Uma das características marcantes dos trabalhos aqui reunidos é a busca das vozes dessas crianças
através da pesquisa e da revalorização do documento histórico. Uma garimpagem na imensa, frag-
mentária e fascinante massa documental em arquivos e bibliotecas, levou os autores a empreender
a descoberta exaustiva e diligente de documentos sobre o passado da criança brasileira que lhes
permitiu ter um outro olhar, uma outra percepção sobre a infância. As cartas, memórias, registros e
cartilhas trazem, no entanto, a fala do adulto sobre a criança. Foi preciso ler nas entrelinhas, decifrar
lacunas e apontar temas a serem proximamente desenvolvidos para que o cenário ficasse mais
completo. O silêncio, contudo, permanece quanto aos jogos e brincadeiras, a literatura infantil, a
saúde e a educação. Há ainda pistas sobre os "filhos de criação", estes personagens do cotidiano no
passado e no presente, que apenas tangenciamos.
Por isso, fomos até os primeiros momentos da então colônia de Santa Cruz para observar a tentativa
de adestramento físico e mental a que foram submetidas as crianças indígenas, pelos jesuítas (Del
Priore). Examinaram-se aspectos da sexualidade infantil, como a pederastia, desnudando a carga de
violentos preconceitos que já existiam nas Minas setecentistas (Mott) bem como também a
discriminação racial na adoção de "enjeitadinhos mulatos" (Mello e Souza).

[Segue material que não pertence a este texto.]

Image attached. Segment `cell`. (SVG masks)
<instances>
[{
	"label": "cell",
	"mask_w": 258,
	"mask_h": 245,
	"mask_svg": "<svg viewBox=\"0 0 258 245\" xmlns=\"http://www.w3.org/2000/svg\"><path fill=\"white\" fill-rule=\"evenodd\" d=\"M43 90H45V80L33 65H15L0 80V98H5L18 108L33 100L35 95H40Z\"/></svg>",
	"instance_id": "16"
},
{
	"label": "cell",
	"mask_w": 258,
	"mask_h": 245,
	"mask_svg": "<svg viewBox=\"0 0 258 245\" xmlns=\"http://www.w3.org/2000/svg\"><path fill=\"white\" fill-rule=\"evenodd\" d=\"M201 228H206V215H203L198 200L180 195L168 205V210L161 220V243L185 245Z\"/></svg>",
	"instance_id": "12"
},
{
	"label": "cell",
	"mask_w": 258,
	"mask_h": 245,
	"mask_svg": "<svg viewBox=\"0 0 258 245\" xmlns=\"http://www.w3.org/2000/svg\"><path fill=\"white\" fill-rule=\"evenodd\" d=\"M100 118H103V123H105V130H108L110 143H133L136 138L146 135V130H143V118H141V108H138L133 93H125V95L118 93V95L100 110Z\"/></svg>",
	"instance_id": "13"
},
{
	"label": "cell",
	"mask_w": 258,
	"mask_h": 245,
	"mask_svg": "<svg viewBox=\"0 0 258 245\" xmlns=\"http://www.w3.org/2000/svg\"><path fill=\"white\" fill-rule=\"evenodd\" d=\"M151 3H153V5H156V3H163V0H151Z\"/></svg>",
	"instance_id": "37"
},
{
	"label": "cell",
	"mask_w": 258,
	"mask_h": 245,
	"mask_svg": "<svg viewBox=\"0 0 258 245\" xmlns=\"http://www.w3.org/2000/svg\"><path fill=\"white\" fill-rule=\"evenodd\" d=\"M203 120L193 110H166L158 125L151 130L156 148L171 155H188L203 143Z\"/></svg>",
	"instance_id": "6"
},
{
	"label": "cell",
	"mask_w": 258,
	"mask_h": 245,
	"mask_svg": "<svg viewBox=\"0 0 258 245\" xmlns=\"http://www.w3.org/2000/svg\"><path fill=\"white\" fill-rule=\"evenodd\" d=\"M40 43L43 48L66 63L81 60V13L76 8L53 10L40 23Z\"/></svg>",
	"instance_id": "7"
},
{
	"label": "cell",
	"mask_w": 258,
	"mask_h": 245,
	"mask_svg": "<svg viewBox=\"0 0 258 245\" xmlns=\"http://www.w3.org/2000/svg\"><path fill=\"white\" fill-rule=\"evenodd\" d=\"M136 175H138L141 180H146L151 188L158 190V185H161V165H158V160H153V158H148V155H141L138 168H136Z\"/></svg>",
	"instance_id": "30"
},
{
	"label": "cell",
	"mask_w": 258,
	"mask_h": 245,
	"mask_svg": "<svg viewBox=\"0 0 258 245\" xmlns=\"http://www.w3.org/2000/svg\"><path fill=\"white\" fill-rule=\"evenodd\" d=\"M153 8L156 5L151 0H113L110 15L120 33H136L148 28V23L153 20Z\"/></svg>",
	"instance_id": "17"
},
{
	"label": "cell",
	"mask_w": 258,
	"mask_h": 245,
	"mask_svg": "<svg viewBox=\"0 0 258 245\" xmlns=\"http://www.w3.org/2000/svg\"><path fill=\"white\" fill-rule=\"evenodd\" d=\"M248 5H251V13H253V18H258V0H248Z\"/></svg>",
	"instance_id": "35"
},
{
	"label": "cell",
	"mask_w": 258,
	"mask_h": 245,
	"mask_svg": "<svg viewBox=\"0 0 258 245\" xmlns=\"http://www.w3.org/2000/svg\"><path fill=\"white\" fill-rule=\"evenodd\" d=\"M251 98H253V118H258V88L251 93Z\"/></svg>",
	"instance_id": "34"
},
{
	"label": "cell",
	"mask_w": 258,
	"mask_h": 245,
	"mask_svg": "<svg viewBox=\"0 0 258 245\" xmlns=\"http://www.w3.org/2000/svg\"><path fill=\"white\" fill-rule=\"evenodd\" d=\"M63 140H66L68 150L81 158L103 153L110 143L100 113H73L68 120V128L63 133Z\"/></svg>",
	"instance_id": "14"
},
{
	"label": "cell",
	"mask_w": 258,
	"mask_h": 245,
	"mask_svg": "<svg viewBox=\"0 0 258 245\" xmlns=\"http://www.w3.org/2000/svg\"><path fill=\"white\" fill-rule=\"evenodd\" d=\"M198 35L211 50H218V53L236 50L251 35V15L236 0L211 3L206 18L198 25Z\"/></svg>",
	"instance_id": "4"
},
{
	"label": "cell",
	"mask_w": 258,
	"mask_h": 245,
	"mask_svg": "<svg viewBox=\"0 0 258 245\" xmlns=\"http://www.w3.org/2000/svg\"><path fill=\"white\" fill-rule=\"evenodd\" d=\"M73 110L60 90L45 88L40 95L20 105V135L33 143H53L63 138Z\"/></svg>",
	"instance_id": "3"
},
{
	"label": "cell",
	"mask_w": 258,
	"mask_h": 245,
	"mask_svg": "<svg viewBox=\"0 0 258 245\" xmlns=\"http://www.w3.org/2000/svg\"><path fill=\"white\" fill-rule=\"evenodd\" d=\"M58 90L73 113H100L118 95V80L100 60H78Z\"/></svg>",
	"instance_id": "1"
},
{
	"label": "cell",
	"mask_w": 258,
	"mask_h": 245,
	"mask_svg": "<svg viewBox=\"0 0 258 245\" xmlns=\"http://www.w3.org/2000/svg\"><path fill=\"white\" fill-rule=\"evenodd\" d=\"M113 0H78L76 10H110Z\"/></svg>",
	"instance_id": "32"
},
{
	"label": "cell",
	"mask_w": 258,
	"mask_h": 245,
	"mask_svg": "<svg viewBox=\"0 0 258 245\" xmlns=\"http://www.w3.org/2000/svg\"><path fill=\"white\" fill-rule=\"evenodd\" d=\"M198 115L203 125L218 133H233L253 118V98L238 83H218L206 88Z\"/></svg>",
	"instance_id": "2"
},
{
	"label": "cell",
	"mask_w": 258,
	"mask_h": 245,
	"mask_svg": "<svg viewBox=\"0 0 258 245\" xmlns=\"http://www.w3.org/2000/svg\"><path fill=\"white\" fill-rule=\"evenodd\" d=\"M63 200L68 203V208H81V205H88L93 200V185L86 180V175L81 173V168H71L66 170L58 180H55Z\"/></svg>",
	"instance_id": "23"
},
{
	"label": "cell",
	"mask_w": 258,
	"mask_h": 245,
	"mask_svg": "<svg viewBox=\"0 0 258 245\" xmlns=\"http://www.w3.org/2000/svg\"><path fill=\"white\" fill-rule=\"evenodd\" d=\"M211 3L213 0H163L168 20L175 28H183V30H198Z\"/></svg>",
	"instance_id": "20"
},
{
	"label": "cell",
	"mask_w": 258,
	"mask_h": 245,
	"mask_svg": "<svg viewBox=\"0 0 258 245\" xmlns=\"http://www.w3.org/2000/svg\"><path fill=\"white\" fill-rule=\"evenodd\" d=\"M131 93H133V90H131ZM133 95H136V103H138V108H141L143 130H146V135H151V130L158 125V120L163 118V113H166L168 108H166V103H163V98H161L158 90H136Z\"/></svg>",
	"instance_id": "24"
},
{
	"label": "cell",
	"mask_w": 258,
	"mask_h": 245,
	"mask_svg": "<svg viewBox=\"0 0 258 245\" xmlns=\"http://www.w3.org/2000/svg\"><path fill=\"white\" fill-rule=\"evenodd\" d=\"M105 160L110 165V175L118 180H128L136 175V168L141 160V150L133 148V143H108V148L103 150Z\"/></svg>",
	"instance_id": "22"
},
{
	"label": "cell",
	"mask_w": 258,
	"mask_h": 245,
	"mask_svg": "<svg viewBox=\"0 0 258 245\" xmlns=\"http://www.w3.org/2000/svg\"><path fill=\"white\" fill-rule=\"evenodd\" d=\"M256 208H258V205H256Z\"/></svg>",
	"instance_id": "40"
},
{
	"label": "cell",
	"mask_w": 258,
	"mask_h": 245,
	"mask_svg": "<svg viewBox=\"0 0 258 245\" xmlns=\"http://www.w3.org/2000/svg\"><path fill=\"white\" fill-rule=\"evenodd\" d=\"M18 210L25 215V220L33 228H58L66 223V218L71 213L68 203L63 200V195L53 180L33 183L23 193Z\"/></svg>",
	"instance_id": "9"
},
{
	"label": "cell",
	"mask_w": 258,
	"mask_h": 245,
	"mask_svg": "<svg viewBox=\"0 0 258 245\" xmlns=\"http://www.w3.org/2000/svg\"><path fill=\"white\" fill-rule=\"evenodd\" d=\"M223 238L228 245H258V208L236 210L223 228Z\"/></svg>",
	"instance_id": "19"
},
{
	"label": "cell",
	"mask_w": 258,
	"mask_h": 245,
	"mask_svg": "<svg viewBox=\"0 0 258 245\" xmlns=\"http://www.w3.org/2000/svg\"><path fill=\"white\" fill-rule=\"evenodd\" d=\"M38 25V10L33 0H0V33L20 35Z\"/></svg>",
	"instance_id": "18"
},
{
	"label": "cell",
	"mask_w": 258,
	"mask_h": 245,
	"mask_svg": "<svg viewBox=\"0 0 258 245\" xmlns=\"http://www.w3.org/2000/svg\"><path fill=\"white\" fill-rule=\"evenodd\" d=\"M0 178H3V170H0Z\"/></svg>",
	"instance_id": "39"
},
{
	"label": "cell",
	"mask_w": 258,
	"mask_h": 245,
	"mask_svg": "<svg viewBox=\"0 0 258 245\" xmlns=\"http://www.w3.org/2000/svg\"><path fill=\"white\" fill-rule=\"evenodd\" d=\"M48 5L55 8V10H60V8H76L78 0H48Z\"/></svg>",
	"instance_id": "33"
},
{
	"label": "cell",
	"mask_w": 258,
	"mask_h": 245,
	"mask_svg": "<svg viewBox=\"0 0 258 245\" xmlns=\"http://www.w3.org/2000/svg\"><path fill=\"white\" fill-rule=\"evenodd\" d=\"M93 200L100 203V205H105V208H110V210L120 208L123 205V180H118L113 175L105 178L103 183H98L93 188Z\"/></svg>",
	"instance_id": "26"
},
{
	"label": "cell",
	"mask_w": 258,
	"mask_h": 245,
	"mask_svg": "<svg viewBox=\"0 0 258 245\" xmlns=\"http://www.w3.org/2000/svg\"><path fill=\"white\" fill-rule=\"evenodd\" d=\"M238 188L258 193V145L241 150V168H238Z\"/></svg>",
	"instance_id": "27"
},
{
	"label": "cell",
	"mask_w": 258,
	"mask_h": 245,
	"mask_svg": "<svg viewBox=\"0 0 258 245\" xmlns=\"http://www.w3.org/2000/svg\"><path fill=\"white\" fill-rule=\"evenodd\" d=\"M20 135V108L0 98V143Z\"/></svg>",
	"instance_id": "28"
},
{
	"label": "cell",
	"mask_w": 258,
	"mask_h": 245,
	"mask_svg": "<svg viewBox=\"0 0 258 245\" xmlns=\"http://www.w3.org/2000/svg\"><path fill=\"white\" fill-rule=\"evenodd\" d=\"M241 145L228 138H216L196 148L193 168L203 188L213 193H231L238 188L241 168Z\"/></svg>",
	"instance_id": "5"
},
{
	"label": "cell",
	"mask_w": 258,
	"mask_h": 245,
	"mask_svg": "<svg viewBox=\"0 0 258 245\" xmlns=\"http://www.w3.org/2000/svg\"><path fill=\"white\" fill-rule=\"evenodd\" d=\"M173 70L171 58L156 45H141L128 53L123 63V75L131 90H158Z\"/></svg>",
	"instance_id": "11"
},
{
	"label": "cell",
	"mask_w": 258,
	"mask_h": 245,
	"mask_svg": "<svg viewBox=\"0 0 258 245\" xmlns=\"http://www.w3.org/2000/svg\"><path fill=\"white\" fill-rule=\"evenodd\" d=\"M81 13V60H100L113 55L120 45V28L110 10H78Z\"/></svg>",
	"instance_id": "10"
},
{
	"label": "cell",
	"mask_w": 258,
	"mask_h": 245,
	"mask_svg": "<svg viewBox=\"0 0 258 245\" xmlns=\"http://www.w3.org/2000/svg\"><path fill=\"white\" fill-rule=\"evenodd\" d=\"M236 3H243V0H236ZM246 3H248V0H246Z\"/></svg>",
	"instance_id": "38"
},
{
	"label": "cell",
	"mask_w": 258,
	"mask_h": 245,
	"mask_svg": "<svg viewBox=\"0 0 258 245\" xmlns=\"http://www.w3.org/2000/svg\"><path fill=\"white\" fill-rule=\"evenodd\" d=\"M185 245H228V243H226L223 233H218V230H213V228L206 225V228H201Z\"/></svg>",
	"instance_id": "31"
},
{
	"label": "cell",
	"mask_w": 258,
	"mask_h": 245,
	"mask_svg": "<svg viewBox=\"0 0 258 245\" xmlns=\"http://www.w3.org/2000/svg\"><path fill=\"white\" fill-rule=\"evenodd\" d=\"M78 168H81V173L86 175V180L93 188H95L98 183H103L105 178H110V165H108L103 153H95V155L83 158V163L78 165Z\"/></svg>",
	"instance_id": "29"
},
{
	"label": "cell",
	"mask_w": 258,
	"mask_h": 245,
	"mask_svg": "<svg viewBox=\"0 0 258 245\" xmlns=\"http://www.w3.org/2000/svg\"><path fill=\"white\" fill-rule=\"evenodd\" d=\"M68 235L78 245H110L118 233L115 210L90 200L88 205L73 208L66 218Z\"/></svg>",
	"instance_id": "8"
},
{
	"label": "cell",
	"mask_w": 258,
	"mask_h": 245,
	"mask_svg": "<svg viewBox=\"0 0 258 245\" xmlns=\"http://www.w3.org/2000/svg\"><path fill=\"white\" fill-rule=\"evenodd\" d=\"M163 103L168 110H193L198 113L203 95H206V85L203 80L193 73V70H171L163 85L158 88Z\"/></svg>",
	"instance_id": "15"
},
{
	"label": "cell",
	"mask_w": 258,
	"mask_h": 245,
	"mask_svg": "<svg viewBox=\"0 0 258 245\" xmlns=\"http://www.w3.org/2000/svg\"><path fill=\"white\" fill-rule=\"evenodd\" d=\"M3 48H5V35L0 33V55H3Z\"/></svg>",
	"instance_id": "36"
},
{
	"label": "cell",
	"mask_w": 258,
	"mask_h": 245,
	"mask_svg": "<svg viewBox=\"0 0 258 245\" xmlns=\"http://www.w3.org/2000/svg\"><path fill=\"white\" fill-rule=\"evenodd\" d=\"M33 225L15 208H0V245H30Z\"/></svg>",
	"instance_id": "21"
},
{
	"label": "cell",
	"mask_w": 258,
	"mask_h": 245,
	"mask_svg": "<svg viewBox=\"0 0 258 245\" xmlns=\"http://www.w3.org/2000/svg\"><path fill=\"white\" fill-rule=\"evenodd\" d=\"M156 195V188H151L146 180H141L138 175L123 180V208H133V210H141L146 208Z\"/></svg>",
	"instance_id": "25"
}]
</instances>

No século XIX, o sofrimento da criança tornava-se especialmente palpável, pois este é o momento
por excelência do "enjeitamento" que teve entre as crianças negras do Rio de Janeiro as suas maiores
vítimas (Lima/Venâncio). Na Bahia, no mesmo período, a Lei do Ventre Livre modificava as
relações parentais e o destino das crianças filhas de escravos (Mattoso). Já aos finais do século XIX,
a Roda dos Expostos, instituída pela Santa Casa de Misericórdia promovia uma espécie de
infanticídio maquiado com as crianças abandonadas à sua porta (Moreira Leite). A virada do século
acusa a presença de crianças no trabalho fabril, sofrendo acidentes e distantes de qualquer proteção
da lei (Moura). A Primeira República marca a entrada em cena do conceito de menoridade e
adensam-se as relações entre Estado e Sociedade para disciplinar o menor (Londono), até que a
FUNABEM e a FEBEM, encarnando o Estado-preceptor, passam a ditar regras sobre a
marginalização do menor abandonado (Passetti).
História da Criança no Brasil quer ser uma contribuição na tarefa de reconstituir o difícil caminho
que a sociedade brasileira tem percorrido para reconhecer, na criança, um ser autônomo e digno.
Caminho este, que supõe de nós adultos, a renúncia a nossa natural onipotência.